Though my parents were addicts and I pretty much grew up with my grandparents, I don’t remember any kind of a traumatic childhood. I got into drugs for pretty much the same reasons other kids did—just socially, recreationally, to fit in.

But beer and marijuana eventually gave way to harder and harder drugs, and by the time I was in my late teens, I was using drugs intravenously. In time, I would come to use heroin, and that was ultimately my downfall.

I know there’s really no such thing as a “functioning addict,” but I did manage to hold steady jobs—I’m a builder—and even owned a couple of businesses. I went to work, paid my bills, and got married and started a family.

My children—both girls—were 3 and 2 years old when tragedy struck in 2015: My wife was killed in an automobile accident. And that sent me over the edge. I tried hard to stay strong for my kids, but I didn’t stay sober for long. I just didn’t have the coping mechanisms to deal with my grief . . . or to say no to the temptation of the drugs. And then my addiction got worse than ever.

I ended up meeting another woman and had two more children—two more girls—with her. But she had a drug problem, too, and when the last baby was born with opiates in her system, family services came and took the kids away. All four of my girls.

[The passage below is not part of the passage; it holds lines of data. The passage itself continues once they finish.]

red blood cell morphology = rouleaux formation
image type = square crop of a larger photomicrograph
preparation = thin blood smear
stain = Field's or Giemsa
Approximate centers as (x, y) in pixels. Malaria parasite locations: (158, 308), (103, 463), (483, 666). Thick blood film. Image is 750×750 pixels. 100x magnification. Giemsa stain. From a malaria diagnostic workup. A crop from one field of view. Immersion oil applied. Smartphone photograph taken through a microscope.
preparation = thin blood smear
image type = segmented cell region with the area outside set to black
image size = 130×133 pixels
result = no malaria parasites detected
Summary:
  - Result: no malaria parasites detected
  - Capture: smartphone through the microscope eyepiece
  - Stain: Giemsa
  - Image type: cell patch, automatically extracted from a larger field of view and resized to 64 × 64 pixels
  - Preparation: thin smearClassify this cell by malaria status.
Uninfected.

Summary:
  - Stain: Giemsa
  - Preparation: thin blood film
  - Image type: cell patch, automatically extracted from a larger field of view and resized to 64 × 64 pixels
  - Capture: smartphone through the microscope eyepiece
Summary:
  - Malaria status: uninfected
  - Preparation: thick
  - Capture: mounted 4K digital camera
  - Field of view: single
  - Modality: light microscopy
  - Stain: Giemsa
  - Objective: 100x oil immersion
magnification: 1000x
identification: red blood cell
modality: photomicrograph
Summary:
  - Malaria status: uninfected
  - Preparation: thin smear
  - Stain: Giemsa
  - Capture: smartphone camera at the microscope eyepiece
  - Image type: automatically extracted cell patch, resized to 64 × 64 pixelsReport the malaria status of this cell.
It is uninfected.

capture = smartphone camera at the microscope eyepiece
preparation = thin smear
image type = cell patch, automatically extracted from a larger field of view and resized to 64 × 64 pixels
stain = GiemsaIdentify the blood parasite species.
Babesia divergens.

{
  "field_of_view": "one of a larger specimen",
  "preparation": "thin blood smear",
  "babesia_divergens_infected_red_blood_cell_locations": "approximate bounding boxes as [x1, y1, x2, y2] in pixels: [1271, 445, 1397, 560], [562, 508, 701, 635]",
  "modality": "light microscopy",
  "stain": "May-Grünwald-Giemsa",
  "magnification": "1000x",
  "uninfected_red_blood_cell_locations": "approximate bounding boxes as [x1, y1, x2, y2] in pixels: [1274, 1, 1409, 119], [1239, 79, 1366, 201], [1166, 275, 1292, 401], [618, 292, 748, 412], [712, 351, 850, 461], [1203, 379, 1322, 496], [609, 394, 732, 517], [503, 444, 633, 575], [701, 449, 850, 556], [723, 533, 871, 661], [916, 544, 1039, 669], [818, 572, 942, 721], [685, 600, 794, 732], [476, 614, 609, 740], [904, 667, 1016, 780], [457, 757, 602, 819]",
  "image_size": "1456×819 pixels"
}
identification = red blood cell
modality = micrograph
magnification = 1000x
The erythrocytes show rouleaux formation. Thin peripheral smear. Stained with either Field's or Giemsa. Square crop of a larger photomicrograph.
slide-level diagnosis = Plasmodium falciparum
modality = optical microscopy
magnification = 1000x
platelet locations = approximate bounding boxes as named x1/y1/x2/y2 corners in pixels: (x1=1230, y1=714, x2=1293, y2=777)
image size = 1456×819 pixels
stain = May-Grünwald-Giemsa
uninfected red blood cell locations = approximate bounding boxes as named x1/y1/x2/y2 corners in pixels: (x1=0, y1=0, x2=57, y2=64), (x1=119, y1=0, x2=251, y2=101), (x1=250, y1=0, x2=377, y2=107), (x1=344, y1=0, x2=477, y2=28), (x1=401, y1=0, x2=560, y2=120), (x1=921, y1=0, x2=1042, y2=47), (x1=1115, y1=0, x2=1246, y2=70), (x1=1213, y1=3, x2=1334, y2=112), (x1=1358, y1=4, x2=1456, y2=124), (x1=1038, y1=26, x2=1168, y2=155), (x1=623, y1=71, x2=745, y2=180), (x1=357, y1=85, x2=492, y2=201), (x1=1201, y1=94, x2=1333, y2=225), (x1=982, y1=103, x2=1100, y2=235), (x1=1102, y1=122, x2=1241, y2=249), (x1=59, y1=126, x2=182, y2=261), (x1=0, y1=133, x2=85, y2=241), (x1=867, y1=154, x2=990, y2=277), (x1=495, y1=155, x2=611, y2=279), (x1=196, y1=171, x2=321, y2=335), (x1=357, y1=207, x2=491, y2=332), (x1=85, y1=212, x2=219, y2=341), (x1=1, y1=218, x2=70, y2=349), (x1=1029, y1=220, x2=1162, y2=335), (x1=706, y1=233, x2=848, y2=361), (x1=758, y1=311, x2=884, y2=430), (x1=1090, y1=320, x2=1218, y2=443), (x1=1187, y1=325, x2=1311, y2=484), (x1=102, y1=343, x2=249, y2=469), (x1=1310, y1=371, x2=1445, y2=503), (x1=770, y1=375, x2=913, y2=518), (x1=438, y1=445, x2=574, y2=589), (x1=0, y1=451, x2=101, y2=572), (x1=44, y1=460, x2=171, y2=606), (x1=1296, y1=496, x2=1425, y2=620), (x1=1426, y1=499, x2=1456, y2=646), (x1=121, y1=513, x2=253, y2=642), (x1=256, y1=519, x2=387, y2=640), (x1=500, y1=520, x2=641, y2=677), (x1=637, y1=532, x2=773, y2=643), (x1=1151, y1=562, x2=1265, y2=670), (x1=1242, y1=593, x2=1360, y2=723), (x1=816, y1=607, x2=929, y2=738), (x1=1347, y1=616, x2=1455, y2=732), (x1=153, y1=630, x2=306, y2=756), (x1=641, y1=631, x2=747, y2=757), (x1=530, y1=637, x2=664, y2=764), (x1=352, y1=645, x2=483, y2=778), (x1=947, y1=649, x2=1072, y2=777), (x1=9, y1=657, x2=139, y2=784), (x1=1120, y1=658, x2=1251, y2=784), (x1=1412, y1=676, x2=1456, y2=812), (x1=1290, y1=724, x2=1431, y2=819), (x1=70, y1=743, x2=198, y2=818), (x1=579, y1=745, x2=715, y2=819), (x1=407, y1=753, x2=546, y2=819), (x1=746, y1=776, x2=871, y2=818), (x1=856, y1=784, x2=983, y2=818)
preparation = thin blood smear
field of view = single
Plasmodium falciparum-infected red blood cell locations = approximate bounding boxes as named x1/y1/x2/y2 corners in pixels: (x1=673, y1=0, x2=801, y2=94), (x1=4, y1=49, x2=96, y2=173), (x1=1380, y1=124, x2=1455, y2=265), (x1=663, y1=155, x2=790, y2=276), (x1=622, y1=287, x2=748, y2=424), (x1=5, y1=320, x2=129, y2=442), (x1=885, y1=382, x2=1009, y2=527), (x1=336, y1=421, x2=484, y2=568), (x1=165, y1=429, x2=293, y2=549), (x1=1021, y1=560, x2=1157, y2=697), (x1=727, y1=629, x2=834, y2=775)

They say every addict hits a rock bottom moment. Well, that was it for me. Losing my girls broke my heart.

I made up my mind that I needed to do something drastic to turn my life around, and to get my girls back. So, on March 27, 2018, I did one of the hardest things I’ve ever done:

I checked myself into the Crossroads program at David Lawrence Centers .

Scared, but hopeful

I was scared when I walked through those doors. I didn’t know what to expect. I had been through detox programs before, only to relapse. I wasn’t sure if it would work this time either.

But I was more than just scared. I was also angry—angry at myself for my actions, which had led to the loss of my children.

So I really took rehab seriously this time. I dug in and did everything they asked. I did all the counseling, group sessions and one-on-one. And everyone there was great. I could tell that they really cared about me, that they really wanted me to succeed.

I started to feel hope for the first time in a long time.

I also got into David Lawrence Center’s M.O.R.E. program—Maintenance of Opioid Recovery Everyday. It’s for adults who struggle with opioid addiction, and incorporates Suboxone treatment. Suboxone is a medication that helps stabilize and manage withdrawal symptoms and cravings. It’s pretty amazing; it really did take my cravings away.

Fast forward to now, and I’ve been sober almost a year and a half, thanks to David Lawrence Centers . But best of all, I got my girls back, all four of them. I’m working a steady job, and in the evenings and on weekends, I’m spending all the time I can with my girls, now 7, 6, 2, and 1. On these hot summer days, we mostly do a lot of swimming in the pool, just having fun together.

I’m so thankful to the good people of David Lawrence Centers . Without them, I just don’t know where I’d be today. Because of them, I’ve turned my life around.